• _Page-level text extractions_
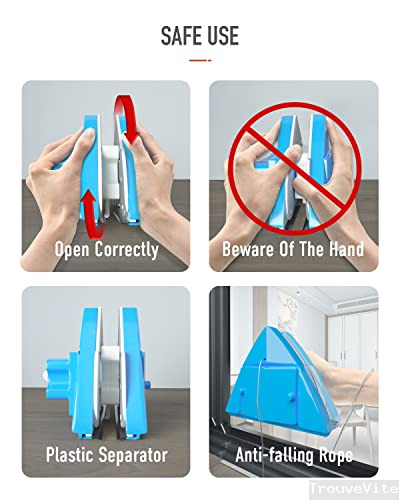 SAFE USE

Open Correctly

Beware Of The Hand

Plastic Separator

Anti-falling Rope

TrouveVite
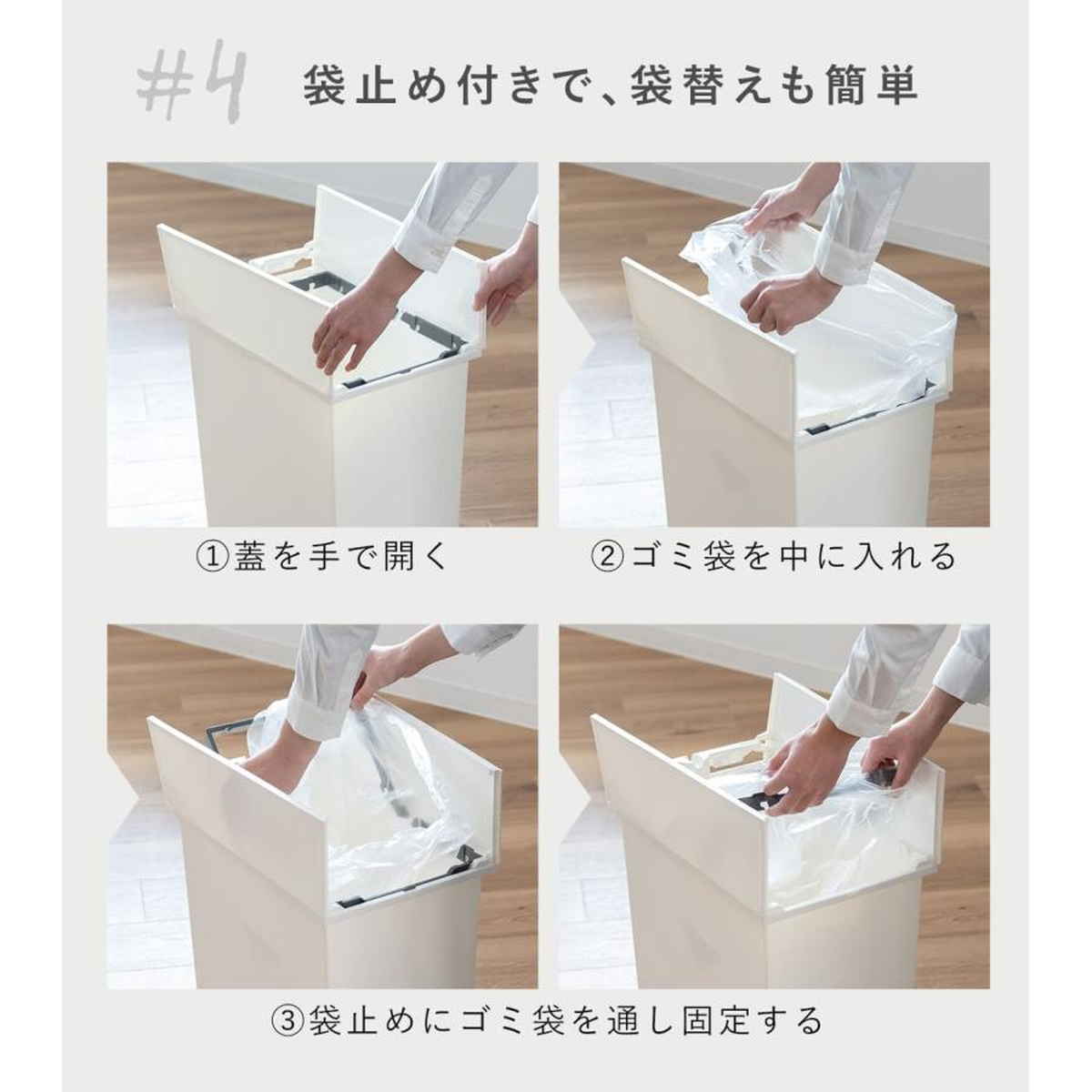 #4 袋止め付きで、袋替えも簡単

①蓋を手で開く

②ゴミ袋を中に入れる

③袋止めにゴミ袋を通し固定する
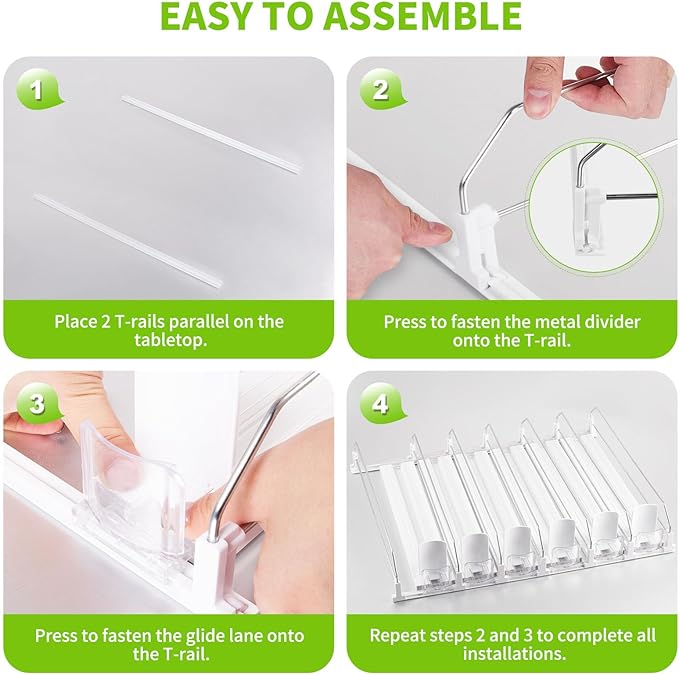 EASY TO ASSEMBLE

1

Place 2 T-rails parallel on the tabletop.

2

Press to fasten the metal divider onto the T-rail.

3

Press to fasten the glide lane onto the T-rail.

4

Repeat steps 2 and 3 to complete all installations.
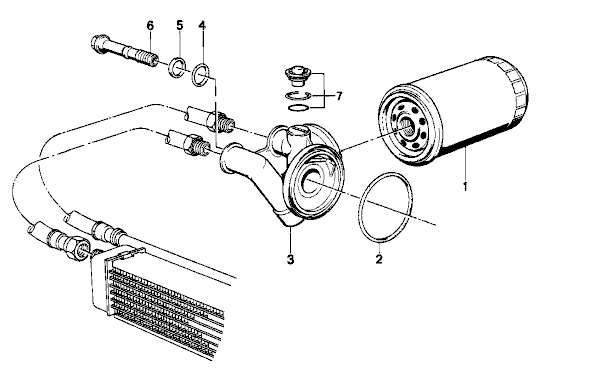 6
5
4
7
1
3
2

• _Description of the task_
When you print the entries, keep every line exactly as it is and drop the pictures.

• _Exercise answer_
 SAFE USE

Open Correctly

Beware Of The Hand

Plastic Separator

Anti-falling Rope

TrouveVite
 #4 袋止め付きで、袋替えも簡単

①蓋を手で開く

②ゴミ袋を中に入れる

③袋止めにゴミ袋を通し固定する
 EASY TO ASSEMBLE

1

Place 2 T-rails parallel on the tabletop.

2

Press to fasten the metal divider onto the T-rail.

3

Press to fasten the glide lane onto the T-rail.

4

Repeat steps 2 and 3 to complete all installations.
 6
5
4
7
1
3
2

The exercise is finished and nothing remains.